(SUPPLIED TEXT Opens)

CUDA 8: Uniform-memory overlapped host-device copies for Maxwell?

I’m in process of writing a deep learning library with cuDNN support, and would like to know what’s the most performant way to overlap host-device transfers and kernel execution in CUDA 8 on a Maxwell-based card…

I gather that for Pascal-based cards there’ll be cudaMemPrefetchAsync, but what about for Maxwell? Do those still have to use page-locked host memory and cudaMempyAsync, or will there be any support for overlapped copies using uniform memory instead?

What is uniform memory? Do you mean unified memory?

Oops! Yes.

Today’s implementation of UM (Unified Memory) transfers managed data at one of two points: kernel launch, and the cudaDeviceSynchronize() call after a kernel launch. Since the runtime handles it, its harder for you as a programmer to precisely control overlap of copy and compute.

Doing things manually using cudaMemcpyAsync and traditional methods still gives you the most control.

OK, thanks!

On a separate note, I’ve been experimenting with the copy-related parts of the CUDA API, and have found that cudaStreamAttachMemAsync(stream, …cudaMemAttachSingle) method works when stream is cudaStreamLegacy, but silently fails (memory not attached) when passing cudaStreamDefault or cudaStreamPerThread. Not sure if this is a bug, or as intended… I couldn’t find any mention of the intended behavior in the documentation. I would have expected it to work, but with the effective stream being the appropriate default stream (i.e current thread’s default stream when passing cudaStreamPerThread).

(SUPPLIED TEXT Closes)
(INPUT DATA Opens)

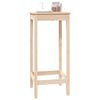 vidaXL Table de bar 50x50x110 cm bois massif de pin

(INPUT DATA Closes)

_PROBLEM 1_.
Answer these from the CUDA 8 unified-memory thread:
(a) Which call does the first post say Pascal-based cards will get?
(b) At which two points does today's Unified Memory implementation transfer managed data?
(c) With which stream value does cudaStreamAttachMemAsync work, according to the last post?
_PROBLEM 2_. Resume the CUDA 8 unified-memory thread after its last post.

_YOUR RESPONSE 1_.
(a) cudaMemPrefetchAsync
(b) At kernel launch, and at the cudaDeviceSynchronize() call after a kernel launch
(c) cudaStreamLegacy

_YOUR RESPONSE 2_.
It could be a CUDA bug, or maybe you’ve made a mistake. Off the top of my head, I don’t know why cudaStreamAttachMemAsync semantics would vary based on the default stream behavior (after all, you are specifying a stream…) but I haven’t investigated it and there’s any number of things that might impact it that don’t immediately occur to me. I don’t generally spend any time on reported issues of this nature unless OP provides a suitable short, complete reproducer code. Even then, no guarantees (see below).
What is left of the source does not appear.